The company said that it expects revenues over the three months to September 30 to be 91% of pre-pandemic levels in 2019.

“As we look ahead to the 2023 financial year, whilst there remains considerable uncertainty in the macroeconomic environment, we are confident that our flexible and resilient business model will enable us to continue to offset cost inflation, manage supply chain and labour volatility, and optimise profitability and returns,” the company said on Tuesday.

SSP, which operates the Upper Crust chain, among others, at rail stations and airports, said that it now expected current-year sales of around £2.17bn and earnings before interest, tax, depreciation and amortisation (EBITDA) of £140m, slightly ahead of previous full year guidance.

Numbers of travellers have largely recovered after transport networks were deserted during the height of the Covid pandemic, followed by a work-from-home boom that saw a decline in daily commuters.

A slow return to office working and disruption to rail networks caused by industrial strike action has also impacted the travel sector.

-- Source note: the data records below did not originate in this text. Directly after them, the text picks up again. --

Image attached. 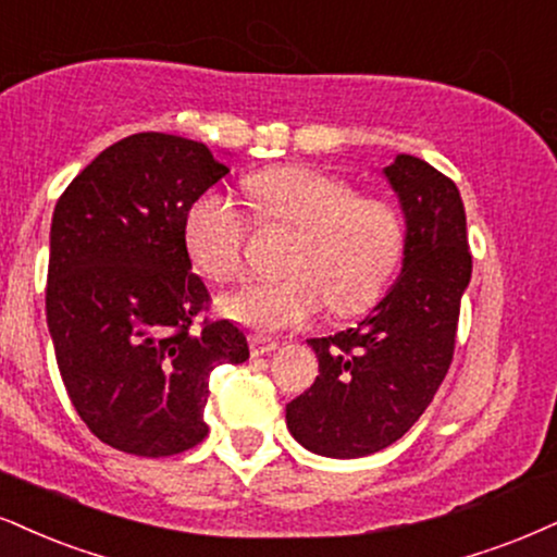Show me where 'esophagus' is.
<instances>
[{"mask_svg":"<svg viewBox=\"0 0 557 557\" xmlns=\"http://www.w3.org/2000/svg\"><path fill=\"white\" fill-rule=\"evenodd\" d=\"M278 343L273 338H265V335H250V354L252 356H265L271 351H276Z\"/></svg>","mask_w":557,"mask_h":557,"instance_id":"1","label":"esophagus"}]
</instances>
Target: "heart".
I'll return each instance as SVG.
<instances>
[{"label": "heart", "mask_w": 557, "mask_h": 557, "mask_svg": "<svg viewBox=\"0 0 557 557\" xmlns=\"http://www.w3.org/2000/svg\"><path fill=\"white\" fill-rule=\"evenodd\" d=\"M247 196L265 226L292 230L284 278L256 281L224 299V312L260 333L310 322L327 307L361 312L380 297L400 263L405 222L397 206L310 164H278L247 177ZM185 247L209 278H237L245 268L250 216L230 196L209 190L185 214Z\"/></svg>", "instance_id": "b5f03b06"}]
</instances>
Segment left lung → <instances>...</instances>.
Masks as SVG:
<instances>
[{
    "instance_id": "left-lung-1",
    "label": "left lung",
    "mask_w": 557,
    "mask_h": 557,
    "mask_svg": "<svg viewBox=\"0 0 557 557\" xmlns=\"http://www.w3.org/2000/svg\"><path fill=\"white\" fill-rule=\"evenodd\" d=\"M384 175L408 224L400 276L359 325L307 341L320 374L286 405L292 436L325 457L374 455L423 416L449 372L470 284L468 222L455 181L410 154Z\"/></svg>"
}]
</instances>
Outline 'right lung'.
<instances>
[{
    "label": "right lung",
    "mask_w": 557,
    "mask_h": 557,
    "mask_svg": "<svg viewBox=\"0 0 557 557\" xmlns=\"http://www.w3.org/2000/svg\"><path fill=\"white\" fill-rule=\"evenodd\" d=\"M230 168L201 141L144 132L100 152L51 222L46 320L87 429L136 457L181 455L209 434V374L250 356L230 320H201L185 214Z\"/></svg>",
    "instance_id": "add662e5"
}]
</instances>
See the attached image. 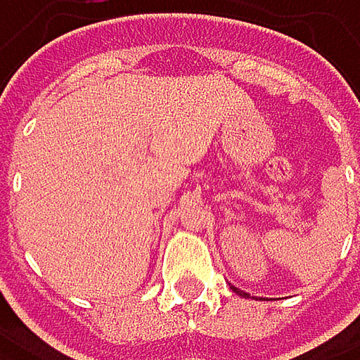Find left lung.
<instances>
[{
  "instance_id": "1",
  "label": "left lung",
  "mask_w": 360,
  "mask_h": 360,
  "mask_svg": "<svg viewBox=\"0 0 360 360\" xmlns=\"http://www.w3.org/2000/svg\"><path fill=\"white\" fill-rule=\"evenodd\" d=\"M229 288H231L233 292H236V294H240L243 298H249V294H247V292H243V290H238V288H233V285H229Z\"/></svg>"
}]
</instances>
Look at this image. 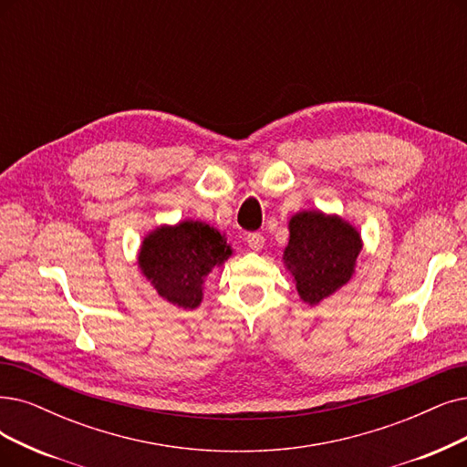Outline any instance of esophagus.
I'll use <instances>...</instances> for the list:
<instances>
[{
  "instance_id": "1",
  "label": "esophagus",
  "mask_w": 467,
  "mask_h": 467,
  "mask_svg": "<svg viewBox=\"0 0 467 467\" xmlns=\"http://www.w3.org/2000/svg\"><path fill=\"white\" fill-rule=\"evenodd\" d=\"M247 245L253 249V251H260L265 247V237L263 234L258 232H253V234H247Z\"/></svg>"
}]
</instances>
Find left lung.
Returning <instances> with one entry per match:
<instances>
[{
    "label": "left lung",
    "mask_w": 467,
    "mask_h": 467,
    "mask_svg": "<svg viewBox=\"0 0 467 467\" xmlns=\"http://www.w3.org/2000/svg\"><path fill=\"white\" fill-rule=\"evenodd\" d=\"M284 260L303 301L316 305L345 285L362 249L358 232L337 216L308 211L289 222Z\"/></svg>",
    "instance_id": "obj_1"
}]
</instances>
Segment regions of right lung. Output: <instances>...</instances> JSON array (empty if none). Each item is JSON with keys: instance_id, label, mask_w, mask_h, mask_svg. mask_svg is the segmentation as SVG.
<instances>
[{"instance_id": "obj_1", "label": "right lung", "mask_w": 467, "mask_h": 467, "mask_svg": "<svg viewBox=\"0 0 467 467\" xmlns=\"http://www.w3.org/2000/svg\"><path fill=\"white\" fill-rule=\"evenodd\" d=\"M230 254L220 232L202 222H182L143 239L140 266L162 298L182 308H195L202 298V279Z\"/></svg>"}]
</instances>
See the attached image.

SSP said sales activity in the UK, where it makes about a quarter of its total revenues, strengthened despite the challenges. However, passenger numbers were still low in China and Hong Kong which has seen ongoing national lockdowns enforced since the pandemic first struck.

Chief executive Patrick Coveney, who joined in March from convenience food producer Greencore, said passenger numbers were rebounding across the global travel sector.

“The strength of our second-half EBITDA performance reflects the benefit of operating leverage, as sales recover, as well as our ongoing management of inflationary cost pressures through productivity and pricing initiatives,” he said on Tuesday.